EXTRAIT:
= = = = =

Alors au delà du buzz qui ne dure que le temps d’un instant, nous souhaitons vivement que cette exposition permette de réfléchir à ce génocide bien sûr, à l’exil aussi et, peut être surtout, au vaste élan de solidarité et d’accueil qu’il a déclenché. Parce qu’il s’agit évidemment de l’histoire de ce qui fit, il y a un siècle, l’actualité suisse mais on doit aussi malheureusement penser à l’actualité de cette histoire.
Je vous remercie.
Discours de Madame Hasmik Tolmajian, Ministre plénipotentiaire de l’Ambassade de la République d’Arménie à Genève.
Monsieur le Conseiller,
Monsieur le Directeur,
Chers Amis,
Ce n’est pas une exposition ordinaire qui nous réunit aujourd’hui. C’est l’Histoire des horreurs, c’est l’histoire d’un enfer, l’histoire d’un crime ultime qui se dresse devant nous, vivante, cruelle, qui se raconte à travers ces puissants et précieux témoins centenaires.
Elle démontre le très large retentissement en Suisse des événements qui se sont produits en Turquie lors de la Première Guerre mondiale, des événements qui devraient être qualifié plus tard comme le 1er Génocide du 20ème siècle et servir de base pour l’invention et la définition de ce terme néologique.
Ces fragments de la presse helvétique frappent par leur suivi minutieux de ces horreurs, leurs indications et descriptions précises, leurs reportages riches, leurs chroniques détaillées, la justesse et profondeur de l’analyse, par la parfaite connaissance du terrain, mais aussi des enjeux géopolitiques et des jeux diplomatiques autour de la question arménienne.

= = = = =

EXTRAIT DES DONNÉES:
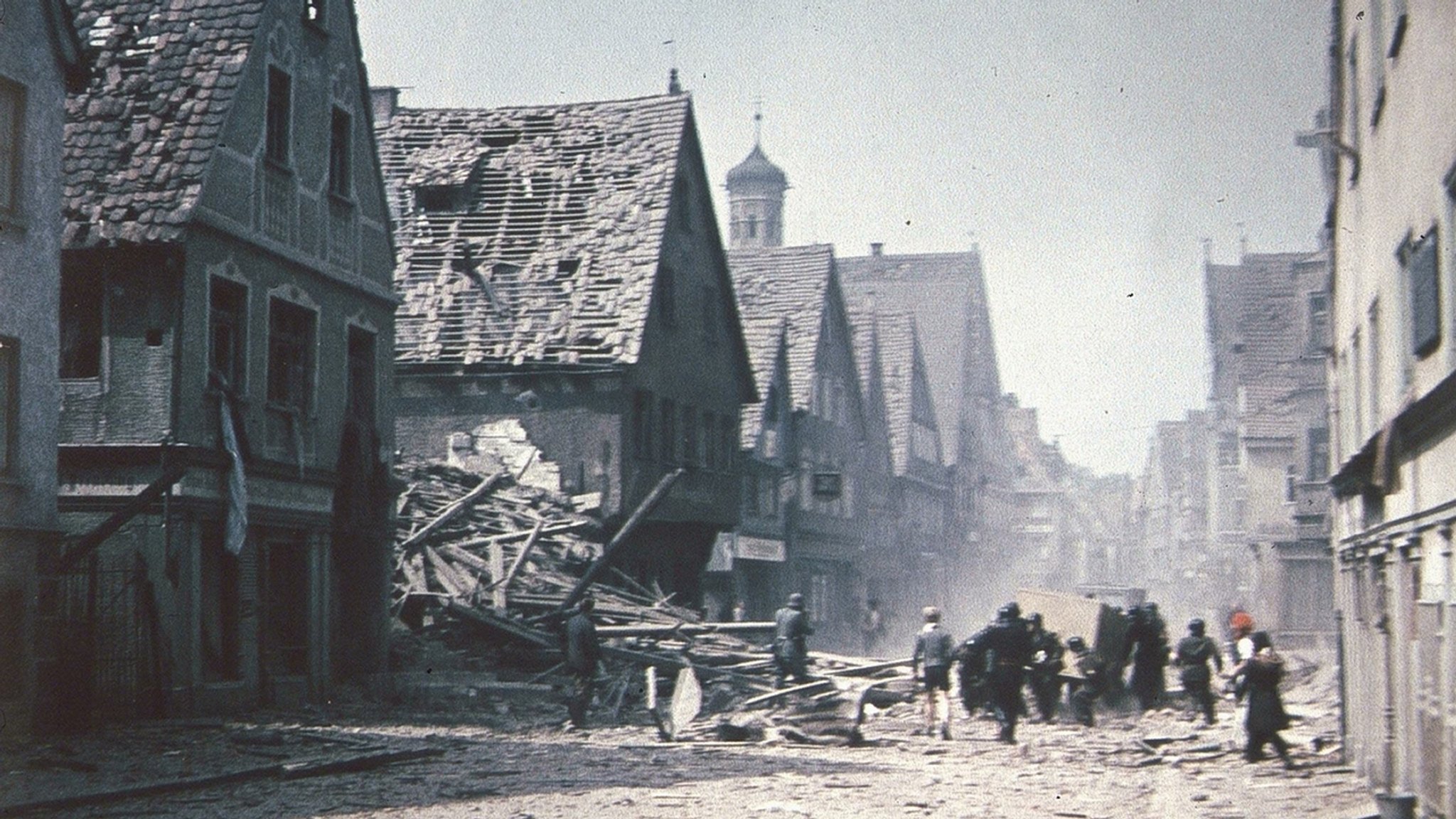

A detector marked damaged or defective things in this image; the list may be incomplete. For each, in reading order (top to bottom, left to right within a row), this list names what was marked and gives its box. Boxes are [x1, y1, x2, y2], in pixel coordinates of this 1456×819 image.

damaged building [49, 0, 399, 725]
broken timber plank [399, 469, 512, 550]
damaged building [375, 82, 756, 603]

= = = = =

CONSIGNES:
(A) Recopiez tout ce qui va de « Discours de Madame » jusqu'à « ce terme néologique. » dans l'extrait sur l'exposition, en remplaçant « Chers Amis » par « Mesdames et Messieurs ».
(B) Quelle fonction l'extrait sur l'exposition attribue-t-il à Hasmik Tolmajian ?
(C) Rédigez la suite de l'extrait sur l'exposition, à partir de sa dernière phrase.

RÉPONSES:
(A)
Discours de Madame Hasmik Tolmajian, Ministre plénipotentiaire de l’Ambassade de la République d’Arménie à Genève.
Monsieur le Conseiller,
Monsieur le Directeur,
Mesdames et Messieurs,
Ce n’est pas une exposition ordinaire qui nous réunit aujourd’hui. C’est l’Histoire des horreurs, c’est l’histoire d’un enfer, l’histoire d’un crime ultime qui se dresse devant nous, vivante, cruelle, qui se raconte à travers ces puissants et précieux témoins centenaires.
Elle démontre le très large retentissement en Suisse des événements qui se sont produits en Turquie lors de la Première Guerre mondiale, des événements qui devraient être qualifié plus tard comme le 1er Génocide du 20ème siècle et servir de base pour l’invention et la définition de ce terme néologique.

(B) Elle est ministre plénipotentiaire de l'Ambassade de la République d'Arménie à Genève.

(C)
Ils décrivent déjà les atrocités turques commises à l’encontre des Arméniens et leur patrimoine culturel et religieux comme un crime contre l’humanité, un crime contre la culture, un crime contre la civilisation. Ils soulignent déjà la nécessité d’une justice devant l’histoire et mettent en garde contre les tentatives de minimiser l’ampleur et la cruauté de ce crime (on ne parle pas encore des tentatives de négationnisme, ce terme n’existant pas encore !).
La Gazette de Lausanne, sous le titre « La destruction d’un peuple », écrivait en 1916 « Cette fois nous approchons de la fin. Il est peu probable qu’on parle à l’avenir des massacres arméniens en Turquie, car tout ce qu’il restait de l’ancien peuple simple, énergique, confiant, tout est détruit… »
Déjà en 1920, avant même la conférence de Lausanne, la Sentinelle titrant son éditorial « Le crime des puissances » s’indignait « parmi tant d’événements révoltants, il y en a aucun de plus répugnant que la manière dont les grandes puissances ont traité l’Arménie depuis qu’elles ont reconnu son indépendance sur le papier. On a créé une petite république arménienne au Caucase, mais on a tout fait pour la laisser écraser… ».
Ces témoins authentiques du passé reflètent aussi le très grand mouvement de solidarité qui a lié le peuple suisse au peuple arménien, à jamais. Une solidarité qui a porté à la fameuse pétition de 1896, dont le nombre de signatures reste à ce jour le record absolu de la démocratie suisse (500'000 signatures pour une population d’environ 3 millions à l’époque). Ce mouvement de solidarité qui englobait la Confédération helvétique tout entière – Genève, Lausanne, Berne, Zurich, Bale, Neuchâtel, le Jura Bernois, la Suisse Orientale, s’est concrétisé avec la création du Foyer arménien de Begnins par le Pasteur Anthony Krafft-Bonnard après le génocide, et qui a formé le premier noyau de la communauté arménienne de Suisse.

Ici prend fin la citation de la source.